[Exercise objective]: Rewrite every entry below, replacing "detector" with "scanner" and keeping everything else the same. Leave out the pictures.

[Listed records]:
(begin)
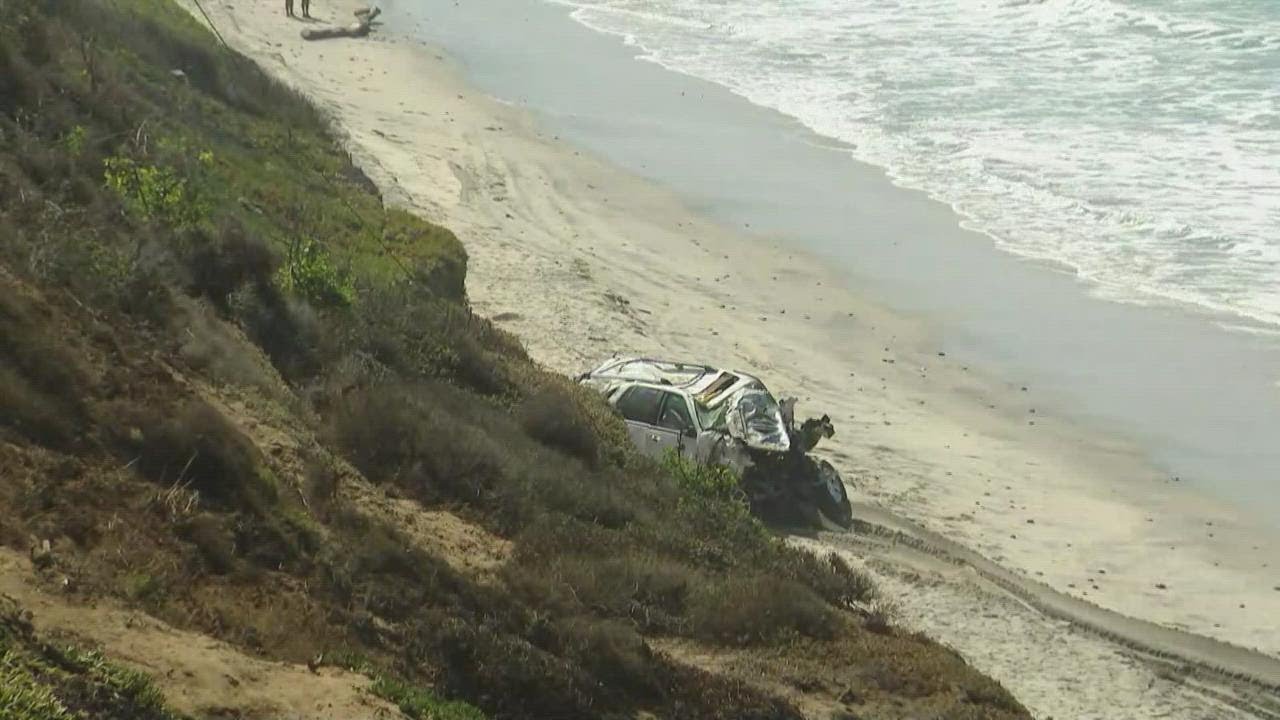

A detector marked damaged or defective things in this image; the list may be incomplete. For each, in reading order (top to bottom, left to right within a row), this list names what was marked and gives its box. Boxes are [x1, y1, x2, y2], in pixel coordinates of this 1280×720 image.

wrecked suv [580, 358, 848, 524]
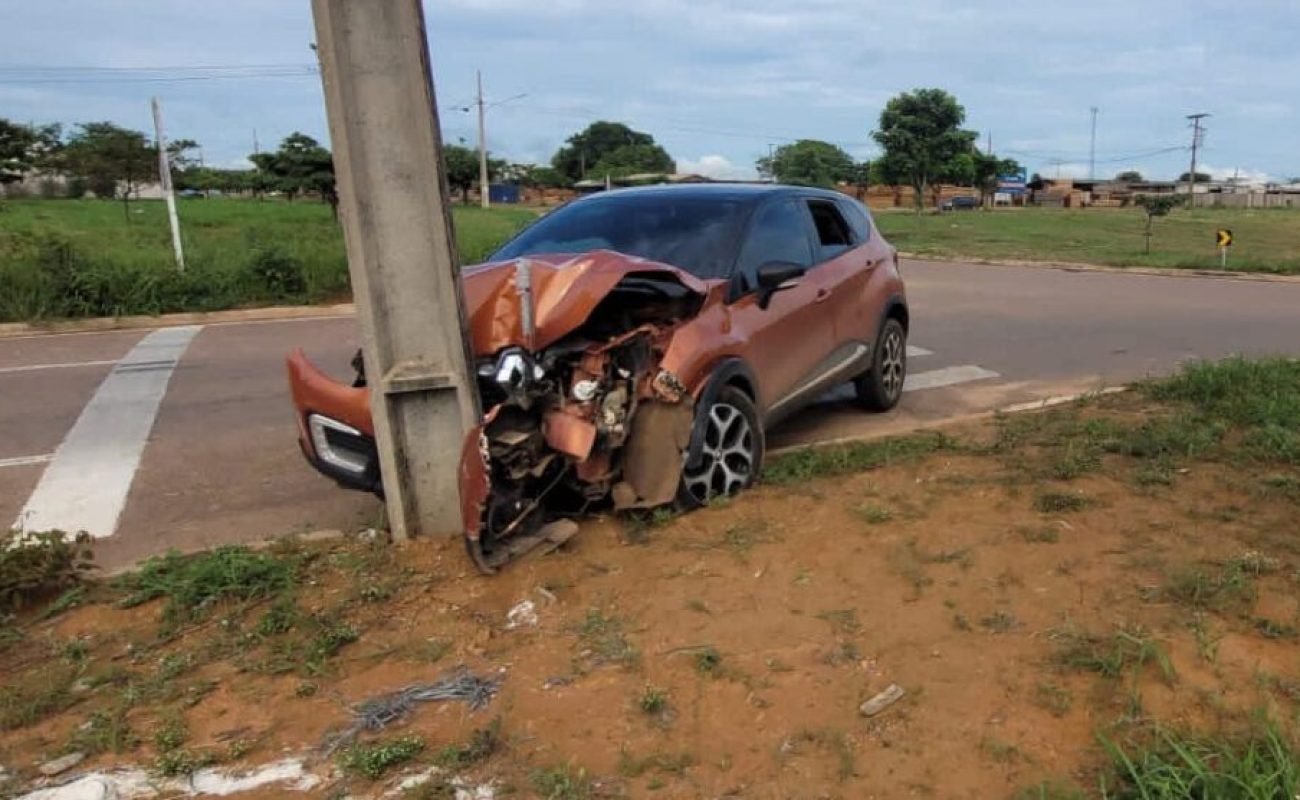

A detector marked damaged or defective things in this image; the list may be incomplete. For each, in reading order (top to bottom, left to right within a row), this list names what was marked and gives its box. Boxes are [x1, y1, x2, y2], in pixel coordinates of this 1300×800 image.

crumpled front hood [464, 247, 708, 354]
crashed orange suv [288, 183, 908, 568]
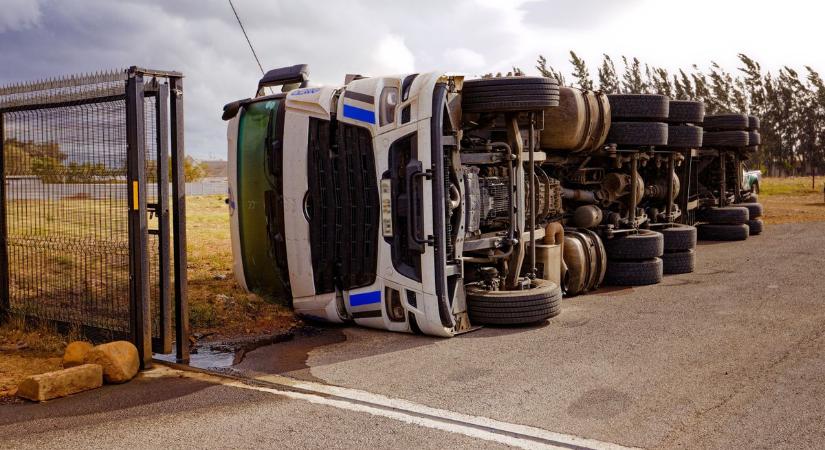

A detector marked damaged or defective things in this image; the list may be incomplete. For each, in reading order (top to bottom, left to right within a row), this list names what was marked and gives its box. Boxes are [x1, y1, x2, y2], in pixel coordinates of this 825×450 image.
(end)
[Full response]:
A scanner marked damaged or defective things in this image; the list may be incomplete. For each, in reading order (top to bottom, left to right within a row), this list names what was marked and gives its box. Boxes are [x1, y1, x2, y2], in pixel coordinates of this 1280×720 image.

wrecked suv [580, 358, 848, 524]

A scanner marked damaged or defective things in this image; the list may be incomplete. For each, in reading order (top to bottom, left to right within a row), this list names what was marked and gives its box. Boxes are [x1, y1, x2, y2], in pixel coordinates of this 1300×800 image.

crumpled front hood [464, 247, 708, 354]
crashed orange suv [288, 183, 908, 568]

A scanner marked damaged or defective things in this image; the list may be incomplete. For each, in reading order (top to bottom, left to right within a row), this list names what was marked and gives its box. Boxes are [x1, y1, x2, y2], in pixel coordinates of this 825×450 image.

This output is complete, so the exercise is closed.